RegD: Hierarchical Embeddings via Dissimilarity between Arbitrary Euclidean Regions
Summary: arXiv:2501.17518v3 Announce Type: replace-cross
In today’s data-driven world, hierarchical data structures are prevalent across various fields such as life sciences, e-commerce, and social networks. The representation of these hierarchical relationships through embeddings is critical for effective data analysis and interpretation. Traditional methods, particularly those utilizing hyperbolic embeddings, have laid the groundwork for understanding these hierarchies in low-dimensional spaces. However, they often depend on rigid geometric constructs which can hinder their adaptability and integration with advanced techniques such as ontology embeddings.
Introduction to RegD
Introducing RegD, a novel framework that leverages the power of Euclidean geometry to enhance the representation of hierarchical data. Unlike existing methods that are confined to specific geometric forms, RegD allows for the utilization of arbitrary geometric regions—such as boxes and balls—as embedding representations. This flexibility not only broadens the scope of potential applications but also facilitates a more nuanced understanding of data relationships.
Key Features of RegD
- Flexibility in Embedding: RegD’s design supports a diverse range of geometric shapes, which can be tailored to fit various data structures and relationships.

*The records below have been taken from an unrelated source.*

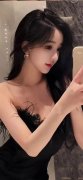小草影视传媒ceo
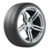 Duraturn Zimska guma 225/55R16 XL MOZZO WINTER 99H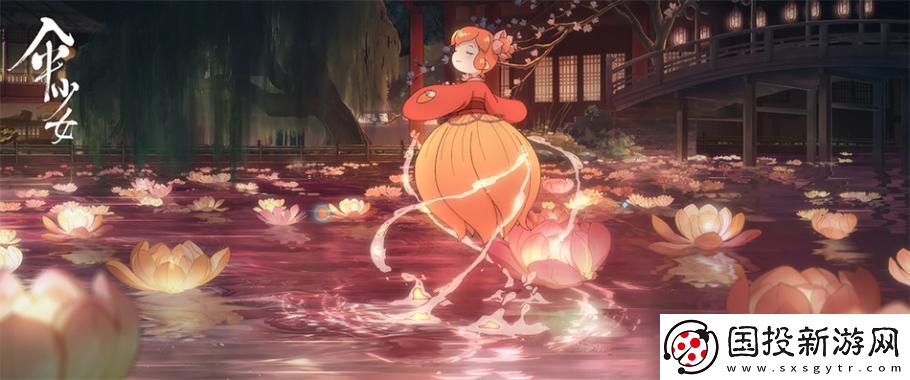 少女高清影视在线观看动漫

- Hyperbolic-like Expressiveness: Despite operating within Euclidean space, RegD incorporates a depth-based dissimilarity metric that emulates the exponential growth characteristics of hyperbolic geometry.

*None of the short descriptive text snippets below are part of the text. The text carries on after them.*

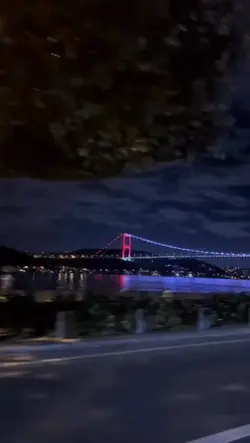 Alıram Yar Alıram
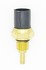 2CTS0121 by HOLSTEIN - Holstein Parts 2CTS0121 Engine Coolant Temperature Sensor for Honda, Isuzu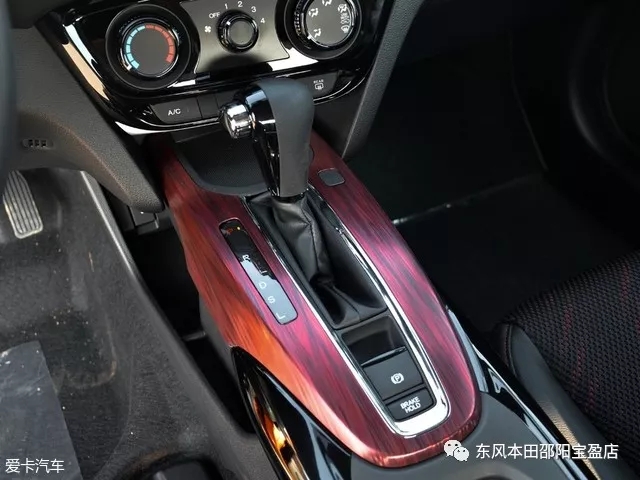 12.20 要滿足個(gè)性化購車需求？不妨看看這幾款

- Enhanced Generalizability: The framework’s adaptability allows it to be seamlessly integrated with methods that model semantic relationships beyond strict hierarchies, making it suitable for ontology embedding tasks.
Empirical Evaluation
The effectiveness of RegD has been rigorously tested through empirical evaluations on a variety of real-world datasets. The results consistently demonstrate significant performance improvements over state-of-the-art methods. These evaluations underscore RegD’s capability to capture complex hierarchical relationships while maintaining accuracy and efficiency.
Broader Applications
One of the standout features of RegD is its potential for broader applications. Its flexibility and expressiveness make it an excellent candidate for tasks that extend beyond conventional hierarchies. For instance, in ontology embedding tasks where relationships can be intricate and multifaceted, RegD offers a promising alternative to existing methods.
Conclusion
In conclusion, RegD represents a significant advancement in the field of hierarchical data embeddings. By allowing arbitrary geometric representations and effectively mimicking hyperbolic properties, it opens new avenues for research and application in various domains. As data continues to grow in complexity, frameworks like RegD will be instrumental in enabling deeper insights and more sophisticated analyses of hierarchical structures.